Text for analysis:
★ ★ ★ ★ ★
Research recap Part 5: Why don't poor people save?
This is the fifth and final in a series of posts looking back at our last big microfinance conference held in 2008, co-hosted by IPA and FAI at Yale University.
There is still time (just) to book places at this week's Microfinance Impact and Innovation Conference from Thursday 21st to Saturday 23rd in New York.
One of the many confounding questions of microfinance is why people don’t save more. The first blush assumption that the poor cannot save because they don’t have the money has been dis-proven by data. Surveys of household consumption among those living on less than $2 a day show that they spend a significant portion of their income on non-essential items (see “The Economic Lives of the Poor” by Esther Duflo and Abhijeet Bannerjee). In many cases where savings products are available they are widely used, even when they are objectively terrible (negative interest rates, inconvenient).
The obvious answer is that people don’t save because they don’t have access to savings products. This is where things get strange – anyone who has a business or a loan has a savings product available to them. They can either invest in the business or pay off their loan early. But neither happens regularly.
Two presentations were given that attempt to address why this doesn’t happen in different ways. First, Sendhil Mullainathan reported on a project in Bangladesh and the Philippines with women fruit vendors. These vendors borrow and repay money on a daily basis, at an average interest rate of 5 percent per day. They use the money to buy fruit in the morning at a central market which they resell in their own neighborhood at a small profit. These women, by skipping one purchased cup of tea a day (and saving the money instead) could double their income within 30 days by reducing the amount they borrow each day.
With such high returns from savings, why don’t they save? One possibility is that they don’t understand the math – and you could fix this by providing financial literacy education. To test this idea, half of the women were given a one time grant equal to the amount they borrow each day, essentially freeing them entirely from their debt burden. Mullainathan then tracked the women for up to six months. Half of the women who got these grants were enrolled in financial literacy training that specifically focused on the benefits of avoiding high-interest-rate debt and how their gains from saving would compound. Another possible explanation is that the women value today’s spending far higher than gains in the future. The project tested this possibility simply by watching what the women did – if they in fact put “too high” of a value on today’s cash they would return to high levels of indebtedness almost immediately.
★ ★ ★ ★ ★
Information:
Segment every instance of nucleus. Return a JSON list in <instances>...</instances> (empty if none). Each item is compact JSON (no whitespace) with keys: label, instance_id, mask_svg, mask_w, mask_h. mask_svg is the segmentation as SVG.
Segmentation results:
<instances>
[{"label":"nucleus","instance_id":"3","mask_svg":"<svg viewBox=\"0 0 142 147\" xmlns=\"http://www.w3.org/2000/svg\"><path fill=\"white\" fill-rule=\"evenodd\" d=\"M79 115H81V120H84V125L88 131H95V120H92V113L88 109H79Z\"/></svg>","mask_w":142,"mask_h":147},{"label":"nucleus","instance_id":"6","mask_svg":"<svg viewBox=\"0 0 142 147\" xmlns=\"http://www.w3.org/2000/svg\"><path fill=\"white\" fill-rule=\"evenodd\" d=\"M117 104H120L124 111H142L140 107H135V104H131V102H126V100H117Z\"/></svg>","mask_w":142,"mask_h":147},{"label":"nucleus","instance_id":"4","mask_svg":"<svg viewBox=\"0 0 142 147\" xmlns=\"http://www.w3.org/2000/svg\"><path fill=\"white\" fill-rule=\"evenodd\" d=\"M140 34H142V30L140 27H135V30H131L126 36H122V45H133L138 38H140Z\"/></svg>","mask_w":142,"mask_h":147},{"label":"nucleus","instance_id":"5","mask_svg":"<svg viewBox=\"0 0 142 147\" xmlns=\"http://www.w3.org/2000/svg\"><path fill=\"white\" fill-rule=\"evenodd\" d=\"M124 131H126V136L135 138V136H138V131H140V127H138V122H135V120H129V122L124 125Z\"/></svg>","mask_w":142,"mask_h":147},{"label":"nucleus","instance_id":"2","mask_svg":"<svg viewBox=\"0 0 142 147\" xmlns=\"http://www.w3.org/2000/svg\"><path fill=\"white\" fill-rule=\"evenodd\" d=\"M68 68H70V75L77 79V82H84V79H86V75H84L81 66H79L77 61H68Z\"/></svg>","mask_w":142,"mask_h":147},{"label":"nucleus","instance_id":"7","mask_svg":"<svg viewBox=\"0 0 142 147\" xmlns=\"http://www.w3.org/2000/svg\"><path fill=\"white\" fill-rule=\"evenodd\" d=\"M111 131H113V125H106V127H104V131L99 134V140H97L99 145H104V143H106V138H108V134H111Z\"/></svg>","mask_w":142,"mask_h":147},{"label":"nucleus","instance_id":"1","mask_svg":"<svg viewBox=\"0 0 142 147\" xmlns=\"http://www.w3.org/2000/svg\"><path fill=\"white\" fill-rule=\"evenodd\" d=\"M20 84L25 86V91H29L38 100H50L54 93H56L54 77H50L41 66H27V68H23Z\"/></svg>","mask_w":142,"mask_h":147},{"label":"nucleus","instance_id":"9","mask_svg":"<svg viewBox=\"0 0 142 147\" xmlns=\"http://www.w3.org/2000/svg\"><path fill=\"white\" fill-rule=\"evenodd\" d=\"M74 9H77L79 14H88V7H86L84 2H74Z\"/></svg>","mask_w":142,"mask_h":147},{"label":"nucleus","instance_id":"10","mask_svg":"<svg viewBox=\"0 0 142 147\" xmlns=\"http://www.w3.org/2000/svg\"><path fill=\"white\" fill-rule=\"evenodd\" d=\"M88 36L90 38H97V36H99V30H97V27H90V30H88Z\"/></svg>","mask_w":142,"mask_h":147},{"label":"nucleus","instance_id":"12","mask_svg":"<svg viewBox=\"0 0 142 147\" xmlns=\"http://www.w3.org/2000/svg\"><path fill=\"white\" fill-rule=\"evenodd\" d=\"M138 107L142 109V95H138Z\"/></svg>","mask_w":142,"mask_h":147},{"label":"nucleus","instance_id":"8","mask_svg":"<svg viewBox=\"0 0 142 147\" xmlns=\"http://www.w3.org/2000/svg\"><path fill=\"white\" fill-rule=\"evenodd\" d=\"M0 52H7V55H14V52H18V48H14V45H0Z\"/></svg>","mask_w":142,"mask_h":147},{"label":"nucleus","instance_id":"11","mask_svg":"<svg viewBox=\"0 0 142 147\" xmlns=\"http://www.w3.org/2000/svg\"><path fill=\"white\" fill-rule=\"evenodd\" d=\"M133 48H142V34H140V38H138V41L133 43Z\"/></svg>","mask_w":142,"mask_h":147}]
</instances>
★ ★ ★ ★ ★
Assigned task A: In the research recap on why poor people don't save, what average interest rate do the women fruit vendors pay on their daily loans?
Assigned task B: Decide whether each statement agrees with the research recap on why poor people don't save, answering yes or no and quoting the words of the recap that decide it. (i) The fruit vendors in Mullainathan's project worked in Bangladesh and the Philippines. (ii) Every woman who received the grant was also enrolled in financial literacy training. (iii) Mullainathan followed the women for up to a year.
Assigned task C: Carry on writing the research recap on why poor people don't save, starting after its final sentence.

Output A: An average of 5 percent per day.

Output B:
(i) Yes: "a project in Bangladesh and the Philippines with women fruit vendors."
(ii) No: "Half of the women who got these grants were enrolled in financial literacy training."
(iii) No: "Mullainathan then tracked the women for up to six months."

Output C:
In practice what Mullainathan found was that neither was true. All of the women returned to high rates of indebtedness whether they received the financial literacy training or not (which it must be acknowledge might be because the financial literacy training was poorly delivered). But they didn’t return to indebtedness very quickly – it took quite a while (on the order of months) to end up back where they started. This indicates that they weren’t “blowing” the money on current consumption. What seems to be the case is that the women experienced a series of what the economists call “shocks” – events that required them to spend in the short term, such as buying medicine for a sick child. Over time, these shocks accumulated and ate up all their savings.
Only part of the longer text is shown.